Hypertension prevalence varies depending on measurement technique
There appears to be a significant difference in blood pressure (BP) values across measurement techniques, with unattended automated office systolic (S)BP being 10-mm Hg lower than office auscultatory or attended automated office (AO)BP values, a study has shown.
“In epidemiological settings, a threshold of unattended AOBP at least 130/85 mm Hg should make comparison of hypertension prevalence possible with studies using auscultatory techniques and cutoff values of 140/90 mm Hg,” the authors said.
Auscultatory BP was on average 10.6/5.6-mm Hg higher than unattended AOBP. Oscillometric attended AOBP was also higher than unattended AOBP by 9.9/3.4 mm Hg, while the mean difference between the former and auscultatory BP was 0.8/2.1 mm Hg.

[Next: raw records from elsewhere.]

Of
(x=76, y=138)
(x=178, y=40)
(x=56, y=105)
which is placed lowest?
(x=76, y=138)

In addition, a 127-mm Hg unattended systolic AOBP corresponded to a 140-mm Hg SBP measured by a conventional sphygmomanometer.
Furthermore, the prevalence of hypertension ranged from 31.5–40.1 percent. Such variation was dependent on the measurement technique used. There was reasonable agreement in hypertension diagnosis with unattended AOBP cutoff of at least 130/85 mm Hg when compared with both auscultatory (McNemar: p=0.07; kappa, 0.819) and oscillometric attended AOBP (McNemar: p=0.46; kappa, 0.852) thresholds of at least 140/90 mm Hg.
A total of 2,588 participants of the Czech Post-Monitoring of Cardiovascular Disease Study (a randomly selected 1 percent representative population sample; mean age, 48 years; 47.5 percent males) were included in the analysis. Participants’ BP was measured using an AOBP device unattended, an auscultatory mercury sphygmomanometer and an oscillometric attended AOBP device.